2. The rail transit device as claimed in claim 1, wherein each side lower air passage bottom plate is further provided with a plurality of downward air holes (16), and the downward air holes arranged on the two side lower air passage bottom plates are consistent in number and symmetrical in position.

3. The rail transit device as claimed in claim 2, wherein the air inlet of the side lower air flue is further provided with a side lower air flue air volume adjusting plate (19), and the bottom of the side lower air flue air volume adjusting plate is rotatably arranged at the joint of the side lower air flue bottom plate and the power cavity bottom plate.

4. The rail transit device according to claim 3, wherein the downstream air holes are further provided with a downstream air hole translational adjusting plate (17) and a downstream air hole rotation angle adjusting plate (15), the downstream air hole translational adjusting plate is slidably arranged on the side lower air passage bottom plate, and the downstream air hole rotation angle adjusting plate is rotatably arranged on the side lower air passage bottom plate.

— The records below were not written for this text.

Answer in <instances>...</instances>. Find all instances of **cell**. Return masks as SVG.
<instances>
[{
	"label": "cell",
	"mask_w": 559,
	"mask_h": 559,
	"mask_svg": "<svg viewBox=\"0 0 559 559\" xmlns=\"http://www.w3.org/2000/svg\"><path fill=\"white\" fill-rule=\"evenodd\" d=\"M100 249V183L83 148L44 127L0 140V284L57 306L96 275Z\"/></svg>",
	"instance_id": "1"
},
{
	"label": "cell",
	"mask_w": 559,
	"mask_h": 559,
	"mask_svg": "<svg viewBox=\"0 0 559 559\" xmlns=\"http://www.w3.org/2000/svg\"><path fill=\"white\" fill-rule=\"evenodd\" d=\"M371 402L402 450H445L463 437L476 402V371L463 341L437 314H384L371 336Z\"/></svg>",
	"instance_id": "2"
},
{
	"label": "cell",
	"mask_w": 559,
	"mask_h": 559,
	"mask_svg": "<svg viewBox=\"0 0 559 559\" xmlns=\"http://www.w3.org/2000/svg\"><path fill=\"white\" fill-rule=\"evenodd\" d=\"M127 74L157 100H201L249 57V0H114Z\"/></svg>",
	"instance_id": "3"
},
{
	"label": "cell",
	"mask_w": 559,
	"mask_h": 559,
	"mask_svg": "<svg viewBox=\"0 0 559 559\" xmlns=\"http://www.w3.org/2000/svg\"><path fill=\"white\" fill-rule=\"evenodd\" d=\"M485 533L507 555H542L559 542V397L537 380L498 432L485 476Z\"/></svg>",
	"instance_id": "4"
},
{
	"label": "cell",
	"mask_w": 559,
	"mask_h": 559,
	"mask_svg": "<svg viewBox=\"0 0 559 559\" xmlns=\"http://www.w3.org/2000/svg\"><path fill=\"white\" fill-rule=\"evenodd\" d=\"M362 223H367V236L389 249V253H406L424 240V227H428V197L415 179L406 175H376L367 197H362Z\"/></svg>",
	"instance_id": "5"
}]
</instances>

5. A rail transit according to claim 4, characterized in that the side lower nozzle is further provided with a side lower nozzle adjusting plate (6), the tail nozzle is further provided with a tail nozzle adjusting plate (8), the side lower nozzle adjusting plate is rotatably arranged on the shell at the rear end of the passenger cargo compartment, and the tail nozzle adjusting plate is rotatably arranged at the rear ends of the passenger cargo compartment bottom plate and the side lower nozzle bottom plate.

6. The rail transit device as claimed in any one of claims 1 to 5, wherein the rail holding windward plate is rotatably arranged on the power cavity bottom plate.

7. The rail transit device according to claim 6, wherein the front upper pulleys, the rear upper pulleys, the side pulleys and the lower pulleys are at least one group, and each group is two and is symmetrically arranged.

8. The rail transit device as claimed in claim 6, wherein the annular rail holding box is integrally formed with the housing, or is produced separately from the housing and is assembled.

9. The rail transit device according to claim 6, wherein the number of the jet engines is at least one, the rotating speed of the jet engines is adjustable, and the energy supply mode of the jet engines is one of fuel oil, gas, a hydrogen fuel cell, a high-pressure gas storage tank, a storage battery or electric power.

10. The rail transit device of claim 7, wherein the pulley is at least one of a ball bearing pulley, a magnetic suspension bearing pulley, a gas suspension bearing pulley, and a ceramic bearing pulley, and the pulley is made of at least one of all steel, rubber tire, or composite material.